▸ Instructions for the task
Once the line containing "coloribbon self-adhesive pvc" is located in the records below, repeat it and all lines that follow it exactly, leaving out any picture.
*** Data to process Section Begins ***
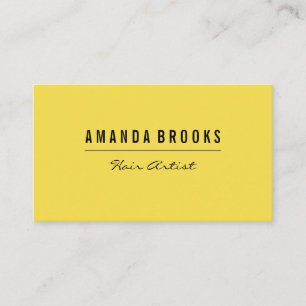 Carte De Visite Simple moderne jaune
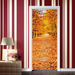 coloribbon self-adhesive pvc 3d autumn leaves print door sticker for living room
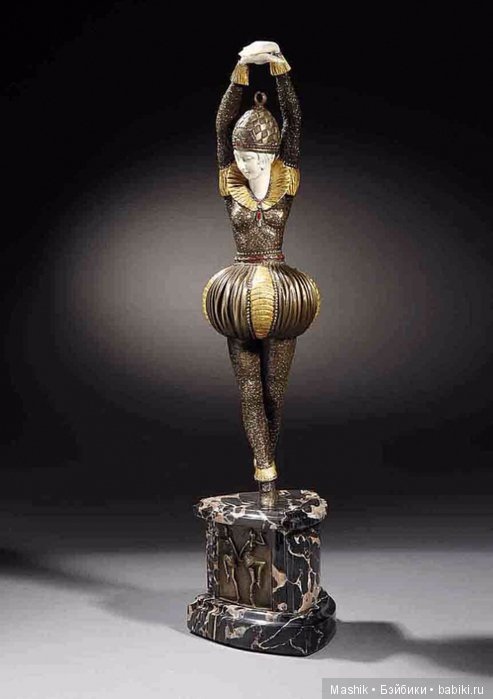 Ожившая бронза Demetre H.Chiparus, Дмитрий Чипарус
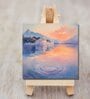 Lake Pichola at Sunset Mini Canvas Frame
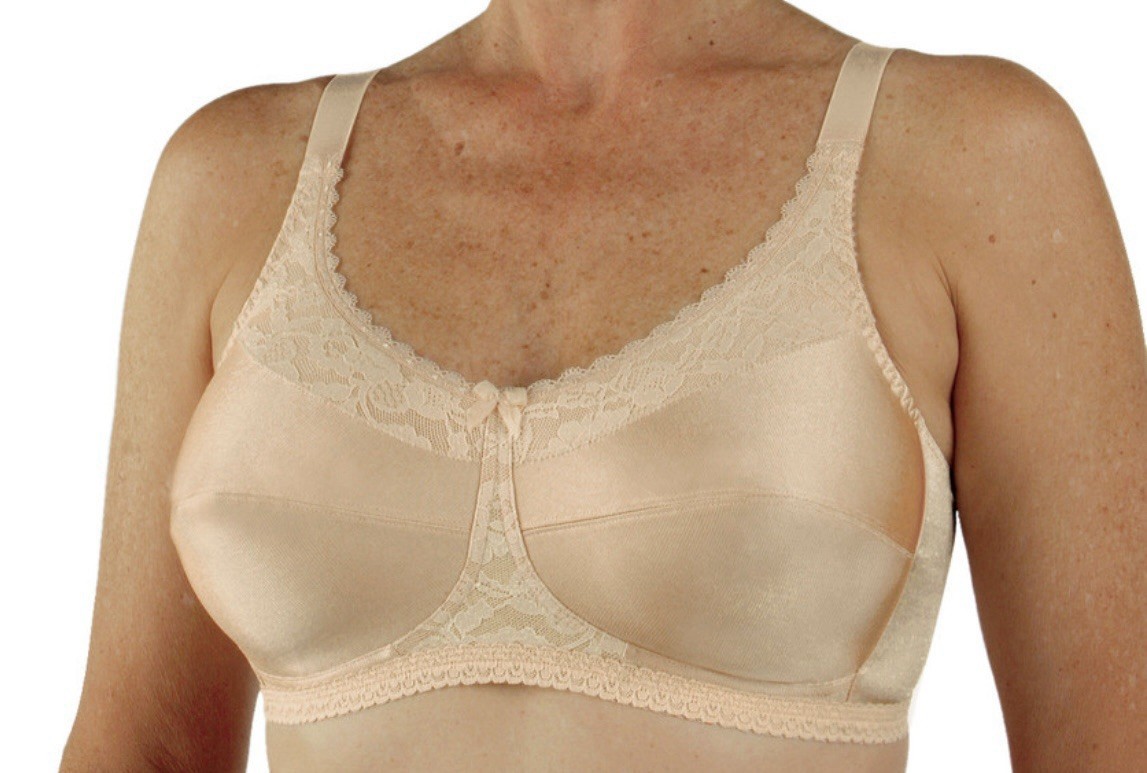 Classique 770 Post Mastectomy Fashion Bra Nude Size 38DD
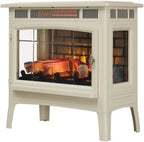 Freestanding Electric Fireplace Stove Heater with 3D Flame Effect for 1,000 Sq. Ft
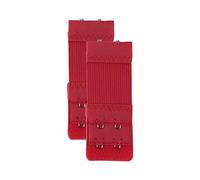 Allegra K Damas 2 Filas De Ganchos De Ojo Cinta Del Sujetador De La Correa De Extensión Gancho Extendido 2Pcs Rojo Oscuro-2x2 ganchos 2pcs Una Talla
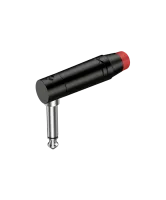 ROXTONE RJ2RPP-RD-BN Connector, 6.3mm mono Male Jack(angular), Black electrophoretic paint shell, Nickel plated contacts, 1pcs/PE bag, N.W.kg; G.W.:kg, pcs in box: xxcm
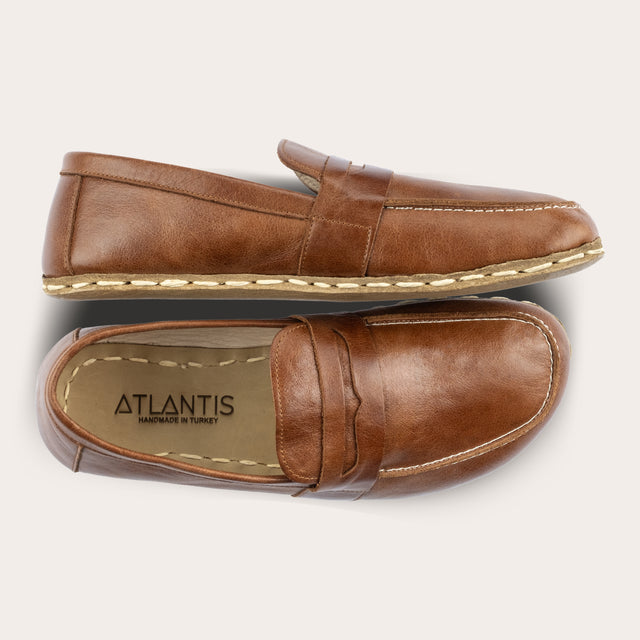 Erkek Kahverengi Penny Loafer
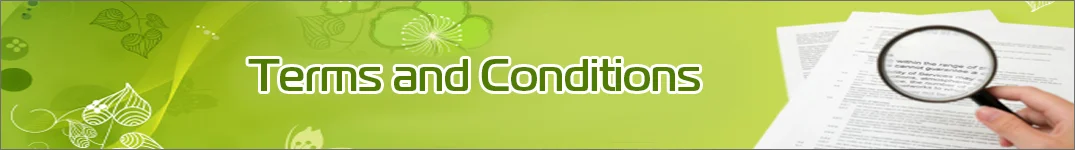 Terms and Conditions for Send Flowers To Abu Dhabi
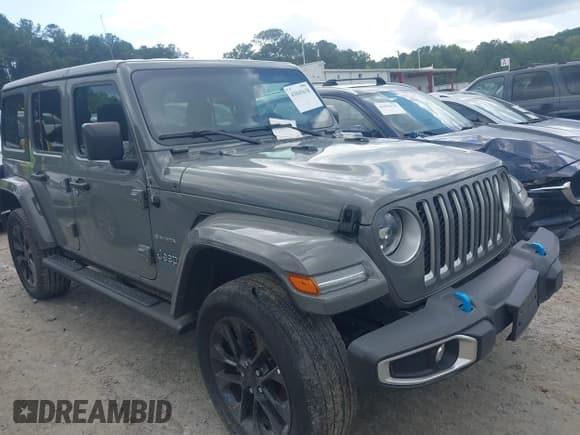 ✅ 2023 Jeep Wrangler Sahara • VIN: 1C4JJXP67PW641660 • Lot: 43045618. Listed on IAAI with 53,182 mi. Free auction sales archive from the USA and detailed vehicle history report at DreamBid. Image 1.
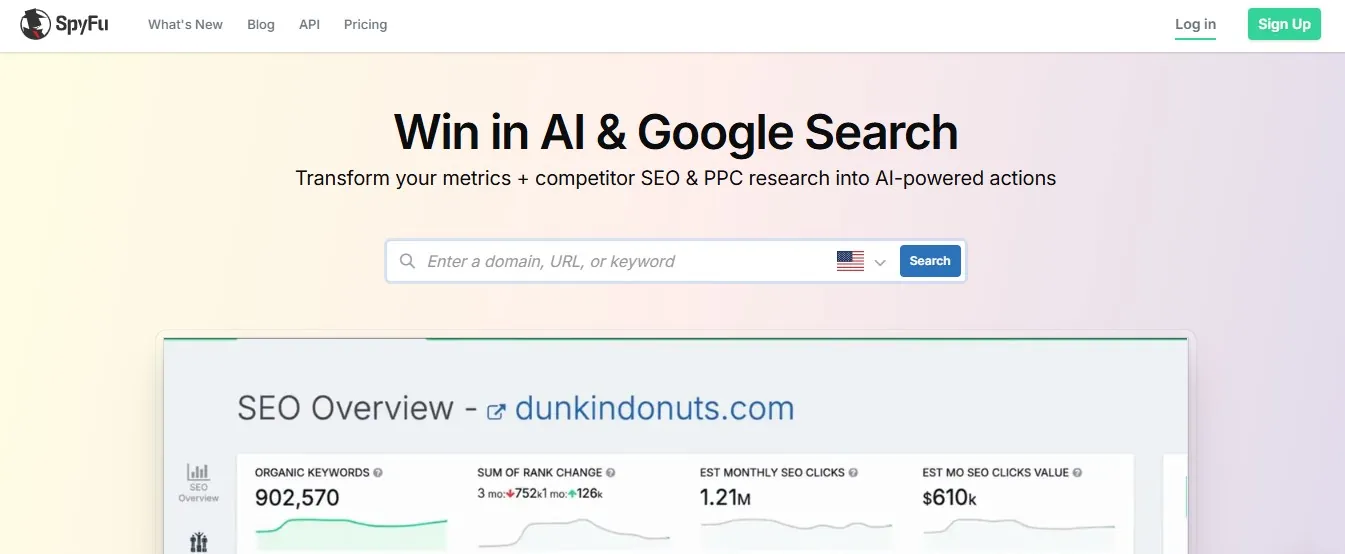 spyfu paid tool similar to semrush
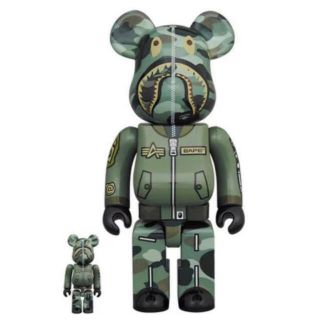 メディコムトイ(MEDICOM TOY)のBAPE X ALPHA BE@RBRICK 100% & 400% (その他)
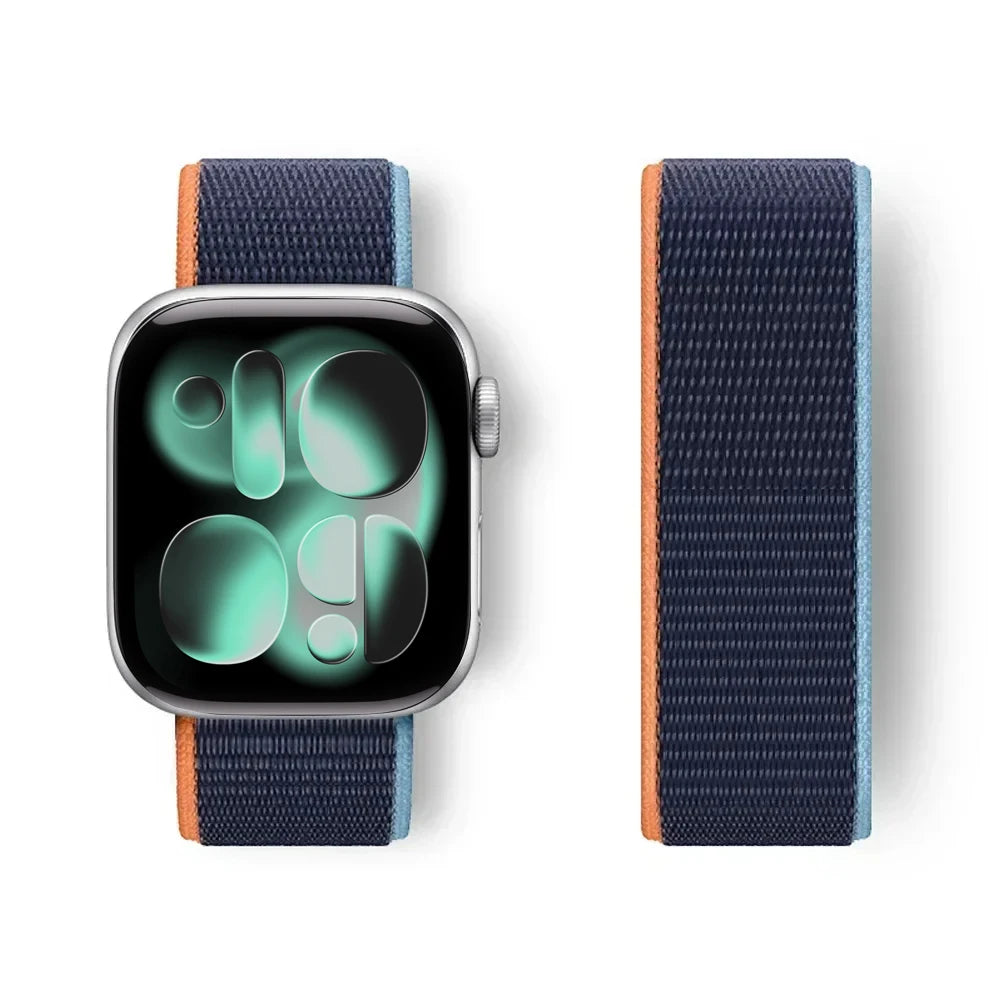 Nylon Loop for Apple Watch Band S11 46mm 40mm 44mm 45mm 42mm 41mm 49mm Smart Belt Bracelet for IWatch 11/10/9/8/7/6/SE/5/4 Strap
*** Data to process Section Ends ***
▸ Solution to the problem
 coloribbon self-adhesive pvc 3d autumn leaves print door sticker for living room
 Ожившая бронза Demetre H.Chiparus, Дмитрий Чипарус
 Lake Pichola at Sunset Mini Canvas Frame
 Classique 770 Post Mastectomy Fashion Bra Nude Size 38DD
 Freestanding Electric Fireplace Stove Heater with 3D Flame Effect for 1,000 Sq. Ft
 Allegra K Damas 2 Filas De Ganchos De Ojo Cinta Del Sujetador De La Correa De Extensión Gancho Extendido 2Pcs Rojo Oscuro-2x2 ganchos 2pcs Una Talla
 ROXTONE RJ2RPP-RD-BN Connector, 6.3mm mono Male Jack(angular), Black electrophoretic paint shell, Nickel plated contacts, 1pcs/PE bag, N.W.kg; G.W.:kg, pcs in box: xxcm
 Erkek Kahverengi Penny Loafer
 Terms and Conditions for Send Flowers To Abu Dhabi
 ✅ 2023 Jeep Wrangler Sahara • VIN: 1C4JJXP67PW641660 • Lot: 43045618. Listed on IAAI with 53,182 mi. Free auction sales archive from the USA and detailed vehicle history report at DreamBid. Image 1.
 spyfu paid tool similar to semrush
 メディコムトイ(MEDICOM TOY)のBAPE X ALPHA BE@RBRICK 100% & 400% (その他)
 Nylon Loop for Apple Watch Band S11 46mm 40mm 44mm 45mm 42mm 41mm 49mm Smart Belt Bracelet for IWatch 11/10/9/8/7/6/SE/5/4 Strap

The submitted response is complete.